====== Study text
Abstract

Exposure to ionizing radiation, a physical treatment that inactivates live tumor cells, has been extensively applied to enhance the antitumor responses induced by cancer cell vaccines in both animal research and human clinical trials. However, the mechanisms by which irradiated cells function as immunogenic tumor vaccines and induce effective antitumor responses have not been fully explored. Here, we demonstrate that oxidized mitochondrial DNA (mtDNA) and stimulator of interferon genes (STING) signaling play a key roles in the enhanced antitumor effect achieved with an irradiated tumor cell vaccine. Elevations in ROS and oxidized mtDNA 8-OHG content could be induced in irradiated tumor cells. Oxidized mtDNA derived from irradiated tumor cells gained access to the cytosol of dendritic cells (DCs). Oxidized mtDNA, as a DAMP or adjuvant, activated the STING-TBK1-IRF3-IFN-β pathway in DCs, which subsequently cross-presented irradiated tumor cell-derived antigens to CD8+ T cells and elicited antitumor immunity. The results of our study provide insight into the mechanism by which an irradiated cell vaccine mediates antitumor immunity, which may have implications for new strategies to improve the efficacy of irradiated vaccines.
============
Task description
Answer these questions from the abstract:
(a) Which physical treatment has been used to enhance the antitumor responses of cancer cell vaccines?
(b) The cytosol of which cells does oxidized mtDNA from irradiated tumor cells reach?
(c) To which T cells are the irradiated tumor cell-derived antigens cross-presented?
====== Provided material
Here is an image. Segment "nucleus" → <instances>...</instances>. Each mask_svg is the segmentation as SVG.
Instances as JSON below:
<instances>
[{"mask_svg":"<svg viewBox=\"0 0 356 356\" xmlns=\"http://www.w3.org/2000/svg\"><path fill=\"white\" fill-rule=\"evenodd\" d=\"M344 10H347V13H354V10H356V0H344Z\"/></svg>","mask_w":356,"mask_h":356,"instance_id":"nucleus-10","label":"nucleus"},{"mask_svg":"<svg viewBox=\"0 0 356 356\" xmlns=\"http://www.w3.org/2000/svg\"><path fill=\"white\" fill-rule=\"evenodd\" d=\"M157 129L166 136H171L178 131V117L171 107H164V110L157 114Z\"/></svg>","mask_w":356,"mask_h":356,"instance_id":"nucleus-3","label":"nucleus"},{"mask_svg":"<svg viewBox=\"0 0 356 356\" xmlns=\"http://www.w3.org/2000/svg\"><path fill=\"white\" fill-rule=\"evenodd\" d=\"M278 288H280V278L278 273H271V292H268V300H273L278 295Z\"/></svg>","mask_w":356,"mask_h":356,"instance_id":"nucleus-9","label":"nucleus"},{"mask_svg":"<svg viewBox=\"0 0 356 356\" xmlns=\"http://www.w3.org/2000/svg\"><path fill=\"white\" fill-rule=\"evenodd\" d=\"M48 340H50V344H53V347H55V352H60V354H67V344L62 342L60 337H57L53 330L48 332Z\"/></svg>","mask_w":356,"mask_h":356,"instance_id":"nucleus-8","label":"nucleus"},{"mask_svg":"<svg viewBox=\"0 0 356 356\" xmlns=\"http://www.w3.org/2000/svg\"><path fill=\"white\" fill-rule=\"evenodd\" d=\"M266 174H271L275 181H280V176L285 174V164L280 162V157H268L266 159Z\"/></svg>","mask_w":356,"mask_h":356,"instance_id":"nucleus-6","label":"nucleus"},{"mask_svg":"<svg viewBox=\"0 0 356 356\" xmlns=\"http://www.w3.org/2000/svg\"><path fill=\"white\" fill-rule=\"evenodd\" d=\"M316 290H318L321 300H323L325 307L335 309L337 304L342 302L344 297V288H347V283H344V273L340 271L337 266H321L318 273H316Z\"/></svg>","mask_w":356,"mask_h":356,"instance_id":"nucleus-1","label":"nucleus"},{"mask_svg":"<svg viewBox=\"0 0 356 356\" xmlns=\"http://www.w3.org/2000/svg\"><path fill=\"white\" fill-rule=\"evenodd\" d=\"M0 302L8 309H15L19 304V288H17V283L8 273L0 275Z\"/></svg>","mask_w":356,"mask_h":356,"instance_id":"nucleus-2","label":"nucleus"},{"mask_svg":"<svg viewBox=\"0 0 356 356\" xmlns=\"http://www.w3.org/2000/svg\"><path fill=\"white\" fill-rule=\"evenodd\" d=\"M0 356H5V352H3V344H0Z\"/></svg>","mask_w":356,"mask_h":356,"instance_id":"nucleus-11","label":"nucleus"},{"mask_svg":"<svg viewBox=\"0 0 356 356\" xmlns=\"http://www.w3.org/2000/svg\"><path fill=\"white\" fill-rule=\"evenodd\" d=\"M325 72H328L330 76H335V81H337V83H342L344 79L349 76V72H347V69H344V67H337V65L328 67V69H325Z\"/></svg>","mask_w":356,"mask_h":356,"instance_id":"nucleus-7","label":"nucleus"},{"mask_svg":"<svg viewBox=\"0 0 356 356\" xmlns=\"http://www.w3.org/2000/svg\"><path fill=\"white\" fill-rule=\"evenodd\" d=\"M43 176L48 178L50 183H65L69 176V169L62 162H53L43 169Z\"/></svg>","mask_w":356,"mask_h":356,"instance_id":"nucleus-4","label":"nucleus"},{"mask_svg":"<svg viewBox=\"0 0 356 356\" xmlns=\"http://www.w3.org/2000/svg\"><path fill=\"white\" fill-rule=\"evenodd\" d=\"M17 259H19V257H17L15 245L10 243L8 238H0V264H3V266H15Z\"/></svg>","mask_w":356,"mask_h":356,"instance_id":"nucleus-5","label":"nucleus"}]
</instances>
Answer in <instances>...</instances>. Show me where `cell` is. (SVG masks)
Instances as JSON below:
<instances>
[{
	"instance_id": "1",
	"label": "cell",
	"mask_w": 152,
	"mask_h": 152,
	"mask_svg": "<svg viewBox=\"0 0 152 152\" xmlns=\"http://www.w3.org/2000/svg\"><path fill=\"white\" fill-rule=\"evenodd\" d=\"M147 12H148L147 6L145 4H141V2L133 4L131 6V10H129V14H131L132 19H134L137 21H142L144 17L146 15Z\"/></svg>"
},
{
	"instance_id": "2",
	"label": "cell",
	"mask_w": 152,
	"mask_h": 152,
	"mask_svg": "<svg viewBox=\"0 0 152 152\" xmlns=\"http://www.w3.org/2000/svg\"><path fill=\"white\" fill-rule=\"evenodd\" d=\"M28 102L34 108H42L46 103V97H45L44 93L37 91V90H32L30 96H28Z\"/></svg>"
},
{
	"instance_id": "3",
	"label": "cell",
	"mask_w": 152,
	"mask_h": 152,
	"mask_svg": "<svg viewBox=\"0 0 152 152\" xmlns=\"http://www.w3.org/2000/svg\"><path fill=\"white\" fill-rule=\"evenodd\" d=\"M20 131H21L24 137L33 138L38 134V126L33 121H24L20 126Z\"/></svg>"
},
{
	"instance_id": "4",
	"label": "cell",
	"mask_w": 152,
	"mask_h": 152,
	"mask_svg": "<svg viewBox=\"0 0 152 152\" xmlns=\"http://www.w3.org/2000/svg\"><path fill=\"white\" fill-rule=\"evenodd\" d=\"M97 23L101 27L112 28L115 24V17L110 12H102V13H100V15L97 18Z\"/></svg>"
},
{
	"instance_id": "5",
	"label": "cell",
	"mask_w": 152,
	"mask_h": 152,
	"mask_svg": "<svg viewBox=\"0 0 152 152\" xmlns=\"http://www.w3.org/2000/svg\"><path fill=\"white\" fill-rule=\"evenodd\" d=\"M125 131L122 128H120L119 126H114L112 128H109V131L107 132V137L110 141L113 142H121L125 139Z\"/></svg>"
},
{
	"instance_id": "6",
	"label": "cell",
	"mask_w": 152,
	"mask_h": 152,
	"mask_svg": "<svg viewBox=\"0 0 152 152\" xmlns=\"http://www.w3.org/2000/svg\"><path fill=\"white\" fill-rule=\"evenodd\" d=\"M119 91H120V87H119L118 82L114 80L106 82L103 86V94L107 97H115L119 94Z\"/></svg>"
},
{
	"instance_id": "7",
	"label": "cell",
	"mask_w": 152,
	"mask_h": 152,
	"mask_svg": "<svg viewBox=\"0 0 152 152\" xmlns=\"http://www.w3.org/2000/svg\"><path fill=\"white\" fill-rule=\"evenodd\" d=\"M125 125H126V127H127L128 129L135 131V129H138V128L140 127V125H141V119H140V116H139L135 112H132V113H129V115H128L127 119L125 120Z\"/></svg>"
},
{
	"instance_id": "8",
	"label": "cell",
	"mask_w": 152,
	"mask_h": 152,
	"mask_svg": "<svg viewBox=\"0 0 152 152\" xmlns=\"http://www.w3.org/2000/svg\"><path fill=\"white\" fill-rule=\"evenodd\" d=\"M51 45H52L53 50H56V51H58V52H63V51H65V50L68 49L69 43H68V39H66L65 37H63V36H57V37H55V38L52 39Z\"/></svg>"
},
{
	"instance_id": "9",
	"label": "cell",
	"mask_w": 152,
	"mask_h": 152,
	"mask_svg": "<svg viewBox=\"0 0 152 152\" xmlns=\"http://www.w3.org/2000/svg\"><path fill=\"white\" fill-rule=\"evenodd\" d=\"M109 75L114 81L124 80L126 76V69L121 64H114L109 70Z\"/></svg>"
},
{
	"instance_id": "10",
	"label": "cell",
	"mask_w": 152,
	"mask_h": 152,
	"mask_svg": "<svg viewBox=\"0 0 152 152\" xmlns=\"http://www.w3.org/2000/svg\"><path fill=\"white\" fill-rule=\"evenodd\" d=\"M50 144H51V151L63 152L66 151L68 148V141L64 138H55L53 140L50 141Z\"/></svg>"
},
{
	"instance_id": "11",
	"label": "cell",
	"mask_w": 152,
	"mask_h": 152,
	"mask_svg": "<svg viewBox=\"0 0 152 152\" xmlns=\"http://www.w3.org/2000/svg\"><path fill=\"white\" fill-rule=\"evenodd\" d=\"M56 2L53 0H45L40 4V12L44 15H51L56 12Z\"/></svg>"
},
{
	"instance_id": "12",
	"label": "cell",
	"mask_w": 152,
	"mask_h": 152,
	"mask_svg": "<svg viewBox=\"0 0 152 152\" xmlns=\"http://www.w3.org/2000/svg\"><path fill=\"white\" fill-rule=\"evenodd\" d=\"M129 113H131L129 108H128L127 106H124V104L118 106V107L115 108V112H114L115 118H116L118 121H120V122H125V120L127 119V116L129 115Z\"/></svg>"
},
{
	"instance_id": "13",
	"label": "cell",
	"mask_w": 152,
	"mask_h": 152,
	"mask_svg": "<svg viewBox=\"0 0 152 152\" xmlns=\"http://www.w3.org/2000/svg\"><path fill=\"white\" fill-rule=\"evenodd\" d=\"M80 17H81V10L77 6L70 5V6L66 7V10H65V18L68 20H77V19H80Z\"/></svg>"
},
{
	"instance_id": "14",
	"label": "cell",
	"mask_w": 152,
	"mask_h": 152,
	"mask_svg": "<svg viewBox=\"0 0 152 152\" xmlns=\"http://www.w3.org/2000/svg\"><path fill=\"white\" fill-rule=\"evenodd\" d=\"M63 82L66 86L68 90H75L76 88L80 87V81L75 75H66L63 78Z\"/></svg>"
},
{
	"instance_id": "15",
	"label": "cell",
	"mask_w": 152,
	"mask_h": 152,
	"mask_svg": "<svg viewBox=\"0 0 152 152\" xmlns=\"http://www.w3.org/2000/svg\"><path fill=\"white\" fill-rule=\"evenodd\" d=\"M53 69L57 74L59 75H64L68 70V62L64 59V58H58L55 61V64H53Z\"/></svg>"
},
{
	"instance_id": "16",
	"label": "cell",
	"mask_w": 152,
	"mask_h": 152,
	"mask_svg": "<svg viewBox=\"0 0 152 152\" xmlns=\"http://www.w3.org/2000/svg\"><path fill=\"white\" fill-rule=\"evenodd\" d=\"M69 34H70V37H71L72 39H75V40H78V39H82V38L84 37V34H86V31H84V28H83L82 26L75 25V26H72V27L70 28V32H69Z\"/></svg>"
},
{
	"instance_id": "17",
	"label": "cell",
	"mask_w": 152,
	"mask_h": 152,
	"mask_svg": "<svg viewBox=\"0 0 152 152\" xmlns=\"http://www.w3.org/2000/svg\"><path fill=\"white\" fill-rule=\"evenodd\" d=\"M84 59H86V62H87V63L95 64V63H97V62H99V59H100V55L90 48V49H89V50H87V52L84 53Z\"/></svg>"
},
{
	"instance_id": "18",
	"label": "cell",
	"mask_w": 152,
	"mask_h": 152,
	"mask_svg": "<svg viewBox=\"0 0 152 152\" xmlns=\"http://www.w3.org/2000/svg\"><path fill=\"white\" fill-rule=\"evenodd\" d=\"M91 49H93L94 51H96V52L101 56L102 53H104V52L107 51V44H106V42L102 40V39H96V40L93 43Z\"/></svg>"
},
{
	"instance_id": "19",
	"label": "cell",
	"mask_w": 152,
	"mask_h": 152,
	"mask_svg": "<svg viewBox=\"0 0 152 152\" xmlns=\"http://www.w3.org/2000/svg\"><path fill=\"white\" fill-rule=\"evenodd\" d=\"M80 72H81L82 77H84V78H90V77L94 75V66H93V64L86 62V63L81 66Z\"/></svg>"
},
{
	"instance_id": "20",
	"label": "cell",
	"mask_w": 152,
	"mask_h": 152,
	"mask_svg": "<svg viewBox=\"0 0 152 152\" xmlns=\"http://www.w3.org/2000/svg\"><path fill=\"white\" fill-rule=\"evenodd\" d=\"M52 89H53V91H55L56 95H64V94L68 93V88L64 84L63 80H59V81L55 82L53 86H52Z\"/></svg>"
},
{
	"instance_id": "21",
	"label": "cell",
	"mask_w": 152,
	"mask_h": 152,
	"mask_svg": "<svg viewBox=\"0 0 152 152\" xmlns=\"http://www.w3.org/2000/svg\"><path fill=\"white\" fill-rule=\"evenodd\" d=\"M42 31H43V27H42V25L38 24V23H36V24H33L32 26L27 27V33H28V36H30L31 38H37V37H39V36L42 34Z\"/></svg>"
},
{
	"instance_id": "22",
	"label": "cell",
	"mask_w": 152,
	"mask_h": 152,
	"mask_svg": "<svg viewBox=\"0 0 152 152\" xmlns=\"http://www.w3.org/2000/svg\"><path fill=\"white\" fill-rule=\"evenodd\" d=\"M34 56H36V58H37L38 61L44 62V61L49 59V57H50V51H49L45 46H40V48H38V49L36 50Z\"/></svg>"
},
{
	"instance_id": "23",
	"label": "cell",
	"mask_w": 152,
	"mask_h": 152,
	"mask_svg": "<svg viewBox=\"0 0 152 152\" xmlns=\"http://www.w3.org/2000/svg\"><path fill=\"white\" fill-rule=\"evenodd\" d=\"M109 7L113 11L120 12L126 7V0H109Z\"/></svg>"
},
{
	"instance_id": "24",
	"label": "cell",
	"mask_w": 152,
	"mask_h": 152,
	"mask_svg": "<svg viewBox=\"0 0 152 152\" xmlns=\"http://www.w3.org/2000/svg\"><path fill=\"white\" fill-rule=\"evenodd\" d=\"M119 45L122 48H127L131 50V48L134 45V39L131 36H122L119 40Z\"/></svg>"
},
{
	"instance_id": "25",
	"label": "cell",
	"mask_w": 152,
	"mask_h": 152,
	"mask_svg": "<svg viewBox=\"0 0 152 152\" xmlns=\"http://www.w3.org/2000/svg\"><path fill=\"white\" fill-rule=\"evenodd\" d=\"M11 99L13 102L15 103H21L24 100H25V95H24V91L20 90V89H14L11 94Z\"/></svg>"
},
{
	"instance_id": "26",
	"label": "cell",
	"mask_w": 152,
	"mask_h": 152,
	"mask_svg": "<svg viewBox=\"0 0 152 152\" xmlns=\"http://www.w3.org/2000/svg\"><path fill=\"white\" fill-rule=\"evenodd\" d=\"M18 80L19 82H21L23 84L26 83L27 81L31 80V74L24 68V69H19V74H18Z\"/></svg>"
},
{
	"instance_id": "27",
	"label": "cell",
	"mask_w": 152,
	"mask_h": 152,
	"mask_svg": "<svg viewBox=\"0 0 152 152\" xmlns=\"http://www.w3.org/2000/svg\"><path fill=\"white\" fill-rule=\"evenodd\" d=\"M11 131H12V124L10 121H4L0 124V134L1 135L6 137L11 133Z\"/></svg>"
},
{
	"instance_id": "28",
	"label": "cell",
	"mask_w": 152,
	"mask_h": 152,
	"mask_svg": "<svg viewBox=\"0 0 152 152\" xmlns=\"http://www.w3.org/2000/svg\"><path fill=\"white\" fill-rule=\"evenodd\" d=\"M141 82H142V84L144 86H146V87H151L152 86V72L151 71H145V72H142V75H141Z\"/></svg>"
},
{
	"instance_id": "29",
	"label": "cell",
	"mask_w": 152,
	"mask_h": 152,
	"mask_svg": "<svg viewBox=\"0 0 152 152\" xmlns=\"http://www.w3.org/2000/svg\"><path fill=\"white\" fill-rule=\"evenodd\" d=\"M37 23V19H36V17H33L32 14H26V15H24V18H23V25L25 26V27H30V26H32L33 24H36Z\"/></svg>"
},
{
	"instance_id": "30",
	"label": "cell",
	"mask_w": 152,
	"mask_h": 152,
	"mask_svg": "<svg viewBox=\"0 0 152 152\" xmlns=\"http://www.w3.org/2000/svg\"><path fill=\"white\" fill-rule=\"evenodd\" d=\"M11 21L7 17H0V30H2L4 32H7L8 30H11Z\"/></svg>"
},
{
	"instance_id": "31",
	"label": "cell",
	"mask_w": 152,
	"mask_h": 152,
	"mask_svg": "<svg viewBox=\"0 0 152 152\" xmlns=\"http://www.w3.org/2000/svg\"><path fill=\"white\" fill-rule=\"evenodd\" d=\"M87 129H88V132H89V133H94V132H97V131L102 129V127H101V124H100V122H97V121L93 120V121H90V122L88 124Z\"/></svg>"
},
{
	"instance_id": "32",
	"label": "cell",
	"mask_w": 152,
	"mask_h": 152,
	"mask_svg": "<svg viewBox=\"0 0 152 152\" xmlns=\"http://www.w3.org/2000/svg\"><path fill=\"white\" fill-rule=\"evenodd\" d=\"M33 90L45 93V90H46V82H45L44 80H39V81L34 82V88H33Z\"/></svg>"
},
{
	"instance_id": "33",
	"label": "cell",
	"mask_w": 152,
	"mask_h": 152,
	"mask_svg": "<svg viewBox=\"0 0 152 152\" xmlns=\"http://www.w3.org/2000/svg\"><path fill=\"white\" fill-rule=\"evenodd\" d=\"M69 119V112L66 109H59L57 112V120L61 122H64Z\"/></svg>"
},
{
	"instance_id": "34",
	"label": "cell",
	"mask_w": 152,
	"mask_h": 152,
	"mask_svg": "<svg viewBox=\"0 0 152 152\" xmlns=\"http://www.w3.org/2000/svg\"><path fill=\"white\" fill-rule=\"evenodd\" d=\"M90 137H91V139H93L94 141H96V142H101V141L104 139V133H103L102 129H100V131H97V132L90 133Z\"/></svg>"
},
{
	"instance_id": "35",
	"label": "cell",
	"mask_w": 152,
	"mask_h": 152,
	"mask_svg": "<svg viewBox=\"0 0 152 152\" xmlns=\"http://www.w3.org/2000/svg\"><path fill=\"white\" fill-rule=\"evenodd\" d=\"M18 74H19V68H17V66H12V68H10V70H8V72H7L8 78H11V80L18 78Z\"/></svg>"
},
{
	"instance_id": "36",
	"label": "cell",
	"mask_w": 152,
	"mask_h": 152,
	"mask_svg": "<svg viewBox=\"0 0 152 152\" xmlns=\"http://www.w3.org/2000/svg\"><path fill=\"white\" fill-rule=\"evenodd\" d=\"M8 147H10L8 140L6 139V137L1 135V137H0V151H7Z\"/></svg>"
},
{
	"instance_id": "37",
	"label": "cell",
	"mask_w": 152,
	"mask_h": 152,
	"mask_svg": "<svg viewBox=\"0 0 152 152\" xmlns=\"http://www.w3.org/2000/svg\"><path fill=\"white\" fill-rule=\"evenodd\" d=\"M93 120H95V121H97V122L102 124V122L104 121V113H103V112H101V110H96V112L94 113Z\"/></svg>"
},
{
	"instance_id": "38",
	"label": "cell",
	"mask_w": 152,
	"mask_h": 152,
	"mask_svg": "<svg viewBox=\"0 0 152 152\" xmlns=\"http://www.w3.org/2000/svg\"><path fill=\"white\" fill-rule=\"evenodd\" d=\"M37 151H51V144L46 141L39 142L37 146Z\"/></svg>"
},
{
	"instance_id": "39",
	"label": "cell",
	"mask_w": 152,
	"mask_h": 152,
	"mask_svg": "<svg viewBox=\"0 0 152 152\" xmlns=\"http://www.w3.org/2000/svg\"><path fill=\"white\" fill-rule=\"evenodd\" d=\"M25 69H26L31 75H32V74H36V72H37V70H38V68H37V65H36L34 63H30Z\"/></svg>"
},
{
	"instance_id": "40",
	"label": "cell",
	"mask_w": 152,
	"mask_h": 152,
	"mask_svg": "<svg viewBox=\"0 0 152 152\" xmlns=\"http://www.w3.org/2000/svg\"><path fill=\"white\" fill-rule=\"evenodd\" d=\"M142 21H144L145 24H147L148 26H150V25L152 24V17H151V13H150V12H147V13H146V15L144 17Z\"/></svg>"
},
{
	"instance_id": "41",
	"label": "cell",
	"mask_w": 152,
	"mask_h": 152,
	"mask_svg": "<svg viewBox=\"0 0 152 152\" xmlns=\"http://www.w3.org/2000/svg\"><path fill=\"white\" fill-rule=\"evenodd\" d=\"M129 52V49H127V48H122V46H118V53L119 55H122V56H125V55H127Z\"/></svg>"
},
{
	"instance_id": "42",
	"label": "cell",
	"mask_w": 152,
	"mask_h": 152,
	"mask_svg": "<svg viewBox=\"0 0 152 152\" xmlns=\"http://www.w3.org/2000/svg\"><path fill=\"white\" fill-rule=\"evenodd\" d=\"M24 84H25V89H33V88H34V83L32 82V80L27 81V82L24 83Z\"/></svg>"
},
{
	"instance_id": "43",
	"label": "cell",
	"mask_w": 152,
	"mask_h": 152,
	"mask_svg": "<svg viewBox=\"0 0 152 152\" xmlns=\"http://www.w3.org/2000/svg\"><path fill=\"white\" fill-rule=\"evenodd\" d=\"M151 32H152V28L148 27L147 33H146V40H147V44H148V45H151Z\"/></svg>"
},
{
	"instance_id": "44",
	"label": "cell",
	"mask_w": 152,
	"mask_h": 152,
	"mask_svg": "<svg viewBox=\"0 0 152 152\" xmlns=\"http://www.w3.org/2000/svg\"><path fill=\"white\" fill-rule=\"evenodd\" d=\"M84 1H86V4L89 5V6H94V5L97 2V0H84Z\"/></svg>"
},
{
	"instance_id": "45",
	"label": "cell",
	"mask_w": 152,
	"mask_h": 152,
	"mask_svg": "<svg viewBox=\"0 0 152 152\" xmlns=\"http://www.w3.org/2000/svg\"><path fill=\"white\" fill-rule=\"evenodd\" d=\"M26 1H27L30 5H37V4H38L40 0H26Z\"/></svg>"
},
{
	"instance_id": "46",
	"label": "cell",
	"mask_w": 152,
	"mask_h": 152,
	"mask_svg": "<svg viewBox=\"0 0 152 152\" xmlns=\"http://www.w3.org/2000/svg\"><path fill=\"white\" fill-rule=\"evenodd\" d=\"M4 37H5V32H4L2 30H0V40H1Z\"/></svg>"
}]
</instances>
============
Written answer
(a) Exposure to ionizing radiation
(b) Dendritic cells (DCs)
(c) CD8+ T cells